From the entries that follow, gather each line holding the word "requestID".

++++ RECORDS FOR THE EXERCISE

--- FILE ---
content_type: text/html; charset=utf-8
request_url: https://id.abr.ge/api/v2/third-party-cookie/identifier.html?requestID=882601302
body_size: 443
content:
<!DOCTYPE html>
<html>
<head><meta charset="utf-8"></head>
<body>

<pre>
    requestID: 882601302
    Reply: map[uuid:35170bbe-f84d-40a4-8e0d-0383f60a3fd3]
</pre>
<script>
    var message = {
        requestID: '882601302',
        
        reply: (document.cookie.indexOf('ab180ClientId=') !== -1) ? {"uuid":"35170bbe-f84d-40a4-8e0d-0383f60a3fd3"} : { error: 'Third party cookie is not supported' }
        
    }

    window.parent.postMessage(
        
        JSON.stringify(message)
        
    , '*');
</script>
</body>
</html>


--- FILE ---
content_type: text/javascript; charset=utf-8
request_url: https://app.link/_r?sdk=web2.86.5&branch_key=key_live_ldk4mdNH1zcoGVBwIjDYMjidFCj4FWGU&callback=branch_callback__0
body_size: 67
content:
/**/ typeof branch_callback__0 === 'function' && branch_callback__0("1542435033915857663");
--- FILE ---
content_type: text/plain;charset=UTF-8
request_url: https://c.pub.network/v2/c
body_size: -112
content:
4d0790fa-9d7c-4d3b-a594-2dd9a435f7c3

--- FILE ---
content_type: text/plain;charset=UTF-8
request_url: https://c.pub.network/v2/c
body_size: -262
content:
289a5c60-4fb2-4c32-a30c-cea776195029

++++++++

ANSWER TO THIS TASK:
request_url: https://id.abr.ge/api/v2/third-party-cookie/identifier.html?requestID=882601302
    requestID: 882601302
        requestID: '882601302',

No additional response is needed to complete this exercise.